Saved data entries>
=== Begin Enclosure ===

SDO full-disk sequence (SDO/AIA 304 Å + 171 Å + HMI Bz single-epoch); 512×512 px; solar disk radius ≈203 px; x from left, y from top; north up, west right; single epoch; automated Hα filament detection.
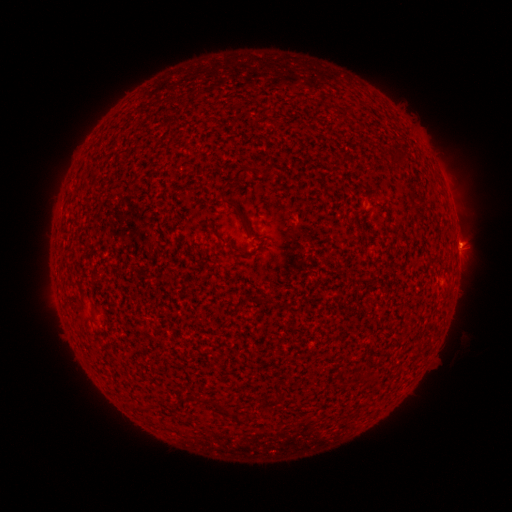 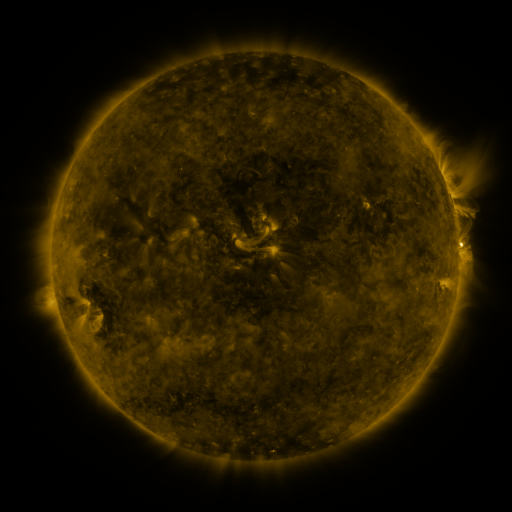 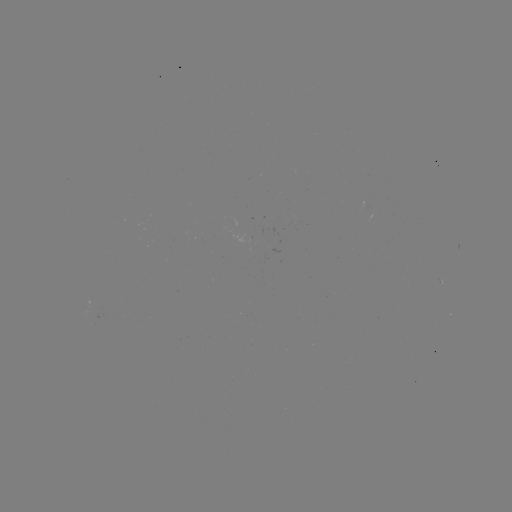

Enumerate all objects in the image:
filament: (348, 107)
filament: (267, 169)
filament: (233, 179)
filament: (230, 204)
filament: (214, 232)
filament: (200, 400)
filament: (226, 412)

=== End Enclosure ===
=== Begin Enclosure ===

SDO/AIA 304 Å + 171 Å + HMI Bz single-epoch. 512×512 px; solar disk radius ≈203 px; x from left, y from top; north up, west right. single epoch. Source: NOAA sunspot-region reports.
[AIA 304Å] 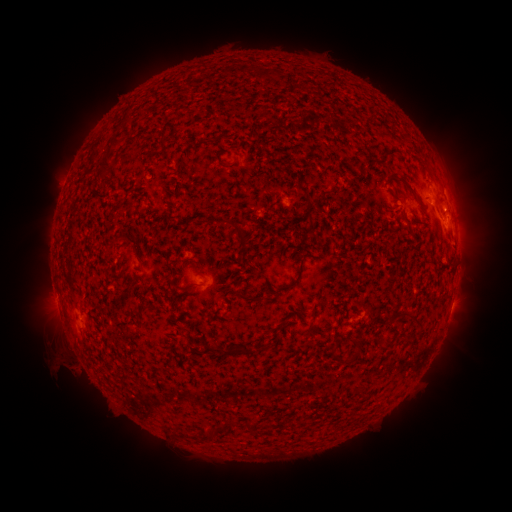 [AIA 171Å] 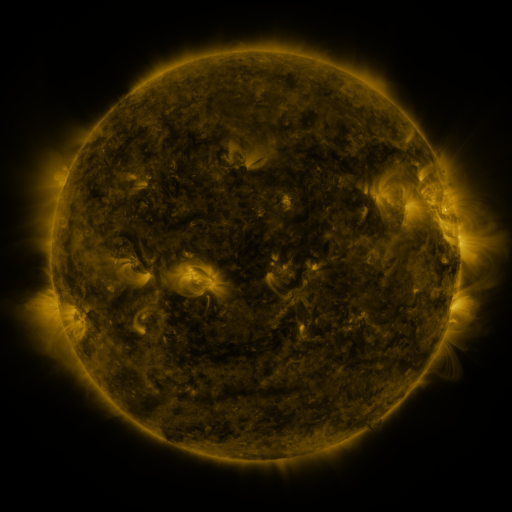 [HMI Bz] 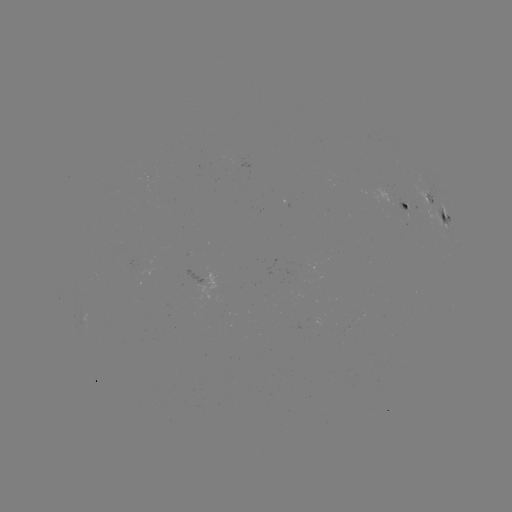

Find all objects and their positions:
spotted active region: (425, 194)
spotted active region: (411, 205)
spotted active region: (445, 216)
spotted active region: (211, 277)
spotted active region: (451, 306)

=== End Enclosure ===

Exercise brief>
Among the lines above, find those with the word "solar" and list them.

Answer area>
SDO full-disk sequence (SDO/AIA 304 Å + 171 Å + HMI Bz single-epoch); 512×512 px; solar disk radius ≈203 px; x from left, y from top; north up, west right; single epoch; automated Hα filament detection.
SDO/AIA 304 Å + 171 Å + HMI Bz single-epoch. 512×512 px; solar disk radius ≈203 px; x from left, y from top; north up, west right. single epoch. Source: NOAA sunspot-region reports.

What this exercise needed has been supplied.